Three years after it was piloted, the Drug Treatment Court for Barbados (DTC) was this afternoon hailed as a success in “cleaning up” non-violent drug addicts.
Under the 18-month reform programme, participants are subjected to reform programmes instead of jail time, with a view to managing relapses into drug addiction, reducing the risk of repeat offences, lowering the prison population and decreasing Government expenditure on incarceration.
Speaking this afternoon at the end of the penultimate court session before graduation in December, the Organisation of American States (OAS) representative to Barbados and the Eastern Caribbean Francis McBarnette told Barbados TODAY the OAS, which supported the project in its three-year preparatory stage, was delighted with how the programme was progressing and was prepared to stick with it for the long haul.
“This is the second cohort of the Barbados Drug Treatment Court. In the first cohort, we started with 16 candidates and we graduated 11, ten males and one female. We’re now in our second cohort where we have 18 candidates and we are hoping to graduate them in December,” McBarnette said, while acknowledging that the second cohort had started with 25 candidates but seven candidates dropped out along the way.
The OAS ambassador said the initiative was being refined as it progressed and without being specific, he said the Maria Holder Memorial Trust had provided some funding this year that allowed the court to conduct skills training, life-expectancy programmes, anger management and jobs-skills training.
“So we not only giving them drug treatment, but we also giving them life-skills and helping them to be better citizens. So far it has gone excellently,” he said.
“At the moment, we are doing an evaluation with an outside body to see where there are gaps and how we can improve, and we are extremely happy with the progress of the court,” he added.

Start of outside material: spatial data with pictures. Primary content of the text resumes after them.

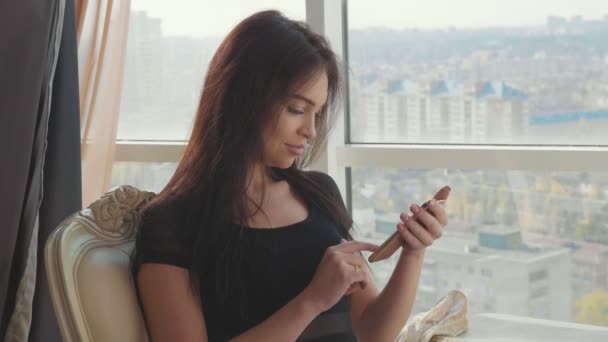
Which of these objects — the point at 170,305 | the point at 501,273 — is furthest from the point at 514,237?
the point at 170,305

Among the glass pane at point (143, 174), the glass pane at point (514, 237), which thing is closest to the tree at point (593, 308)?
the glass pane at point (514, 237)

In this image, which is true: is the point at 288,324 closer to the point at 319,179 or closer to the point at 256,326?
the point at 256,326

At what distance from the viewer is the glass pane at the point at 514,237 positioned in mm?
2248

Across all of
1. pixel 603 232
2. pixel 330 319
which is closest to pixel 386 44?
pixel 603 232

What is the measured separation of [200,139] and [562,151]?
1063mm

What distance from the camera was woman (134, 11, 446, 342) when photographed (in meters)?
1.46

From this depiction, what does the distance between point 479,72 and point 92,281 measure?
1329mm

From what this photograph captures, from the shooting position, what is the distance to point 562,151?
2.20m

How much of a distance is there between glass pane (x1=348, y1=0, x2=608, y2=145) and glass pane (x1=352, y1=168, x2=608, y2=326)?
4.6 inches

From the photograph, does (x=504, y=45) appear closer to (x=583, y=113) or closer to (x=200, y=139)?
(x=583, y=113)

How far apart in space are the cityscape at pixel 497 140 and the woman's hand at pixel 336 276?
956mm

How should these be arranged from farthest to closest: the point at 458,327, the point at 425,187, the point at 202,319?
the point at 425,187 < the point at 458,327 < the point at 202,319

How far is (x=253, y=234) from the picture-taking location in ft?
5.15

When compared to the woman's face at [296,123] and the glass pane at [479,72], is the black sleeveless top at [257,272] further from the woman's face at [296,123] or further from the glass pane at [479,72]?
the glass pane at [479,72]
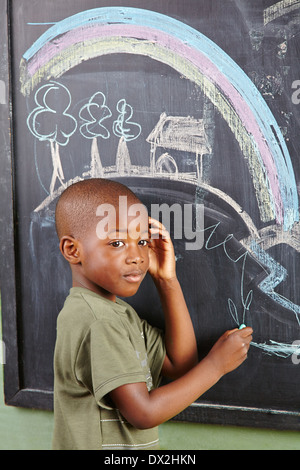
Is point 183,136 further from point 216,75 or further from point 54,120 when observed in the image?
point 54,120

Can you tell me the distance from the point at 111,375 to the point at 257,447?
0.55m

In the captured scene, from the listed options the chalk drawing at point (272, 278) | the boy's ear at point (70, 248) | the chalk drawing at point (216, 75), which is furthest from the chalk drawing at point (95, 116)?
the chalk drawing at point (272, 278)

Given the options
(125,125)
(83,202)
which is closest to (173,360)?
(83,202)

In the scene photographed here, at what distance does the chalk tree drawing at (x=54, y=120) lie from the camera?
1.39 m

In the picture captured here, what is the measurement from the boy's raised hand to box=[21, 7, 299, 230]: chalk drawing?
23 cm

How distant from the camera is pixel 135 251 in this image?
1.10 meters

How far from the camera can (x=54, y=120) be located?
140 cm

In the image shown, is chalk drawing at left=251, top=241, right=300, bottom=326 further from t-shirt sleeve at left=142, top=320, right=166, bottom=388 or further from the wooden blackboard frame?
the wooden blackboard frame

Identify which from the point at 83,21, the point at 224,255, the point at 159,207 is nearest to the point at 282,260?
the point at 224,255

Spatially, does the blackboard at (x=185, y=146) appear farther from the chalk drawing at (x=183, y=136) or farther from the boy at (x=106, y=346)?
the boy at (x=106, y=346)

McBarnette also pointed out that there were similar courts in Jamaica and Trinidad and Tobago which he said were also doing well.

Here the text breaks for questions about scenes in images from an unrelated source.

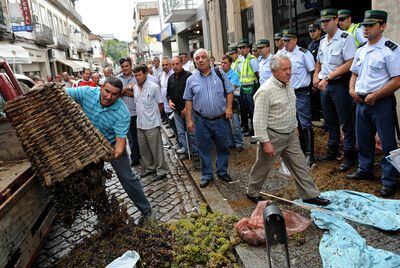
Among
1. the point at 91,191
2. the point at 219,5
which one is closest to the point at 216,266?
the point at 91,191

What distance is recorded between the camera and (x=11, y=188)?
3.31 meters

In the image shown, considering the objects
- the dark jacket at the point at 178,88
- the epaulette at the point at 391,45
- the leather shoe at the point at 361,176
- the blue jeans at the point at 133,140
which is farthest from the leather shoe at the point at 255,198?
the blue jeans at the point at 133,140

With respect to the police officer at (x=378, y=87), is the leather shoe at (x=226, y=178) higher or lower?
lower

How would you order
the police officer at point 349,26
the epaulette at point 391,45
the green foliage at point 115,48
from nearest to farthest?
the epaulette at point 391,45 → the police officer at point 349,26 → the green foliage at point 115,48

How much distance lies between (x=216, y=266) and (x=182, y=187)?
99.4 inches

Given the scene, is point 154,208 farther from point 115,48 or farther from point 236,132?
point 115,48

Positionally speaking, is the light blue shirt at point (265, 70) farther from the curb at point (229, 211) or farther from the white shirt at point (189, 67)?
the white shirt at point (189, 67)

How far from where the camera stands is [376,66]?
4.14 m

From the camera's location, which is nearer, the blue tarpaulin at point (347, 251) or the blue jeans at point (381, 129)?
the blue tarpaulin at point (347, 251)

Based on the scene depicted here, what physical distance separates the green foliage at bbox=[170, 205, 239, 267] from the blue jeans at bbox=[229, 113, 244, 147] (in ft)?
9.49

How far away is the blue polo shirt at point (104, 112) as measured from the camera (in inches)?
164

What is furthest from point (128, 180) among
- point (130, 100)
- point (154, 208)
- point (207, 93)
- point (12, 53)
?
point (12, 53)

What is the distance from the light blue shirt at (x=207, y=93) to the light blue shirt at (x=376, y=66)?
1874 mm

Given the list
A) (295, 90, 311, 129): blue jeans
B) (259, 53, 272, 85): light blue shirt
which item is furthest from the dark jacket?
(295, 90, 311, 129): blue jeans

“We share knowledge and experience and we are trying to see what a difference we can make, particularly for non-violent offenders to make sure they return to their communities and become productive citizens.

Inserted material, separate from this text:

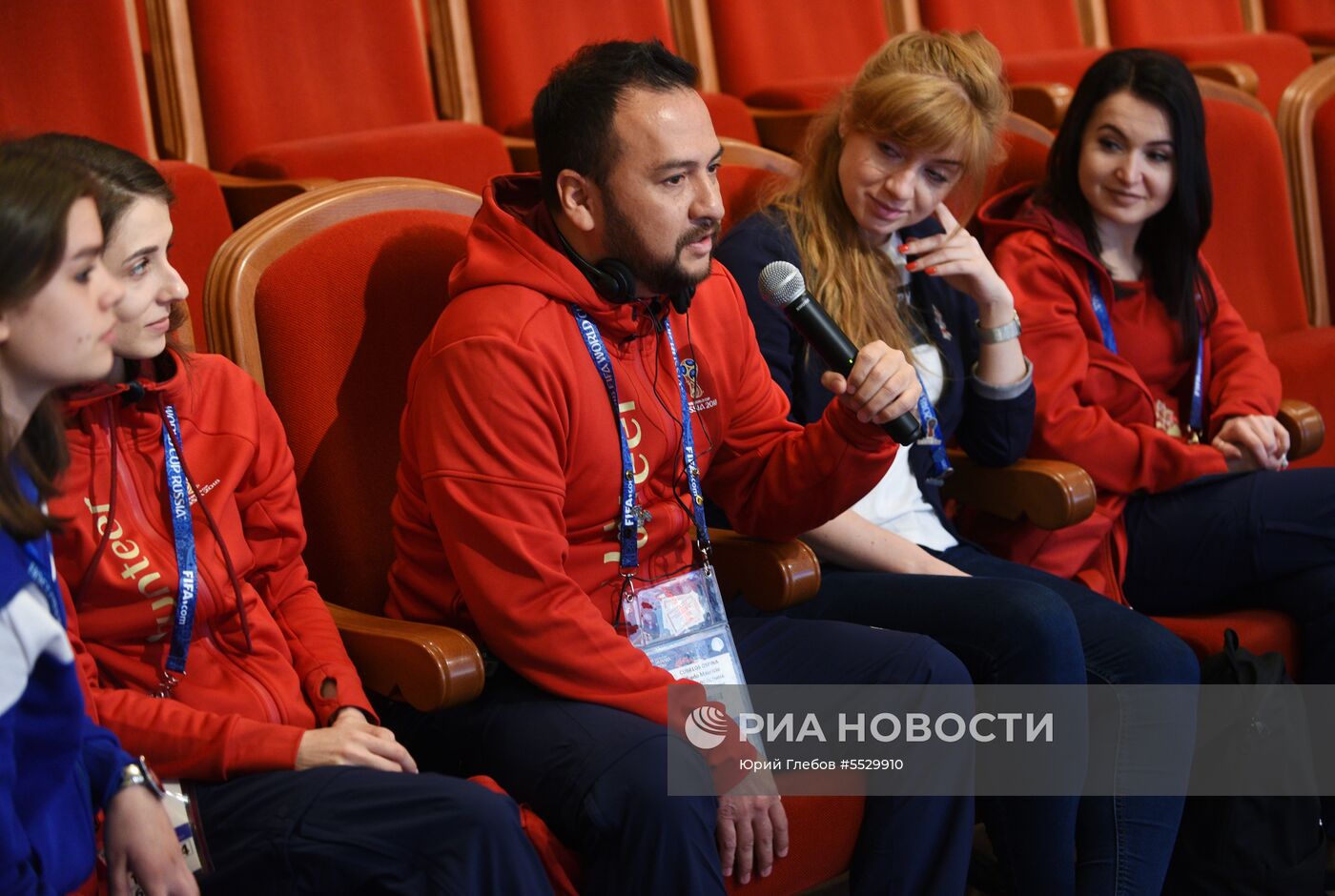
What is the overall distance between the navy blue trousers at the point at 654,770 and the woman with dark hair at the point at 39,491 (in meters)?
0.32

“This is something in which we have heavily invested in and are committed to . . . . We are in it for the long haul. We are not going to run away from this issue at all,” he said.
Before today’s hearing got underway in the Number 3 Supreme Court this afternoon, Magistrate Graveney Bannister presented rewards to nine of the 18 candidates who have so far fulfilled the requirements of the programme. And with the final court session of the court scheduled for November 8 ahead of graduation, Bannister advised the awardees not to “mess up now”.
He also urged the participants to remain focused and to ensure they were able to complete the reform exercise.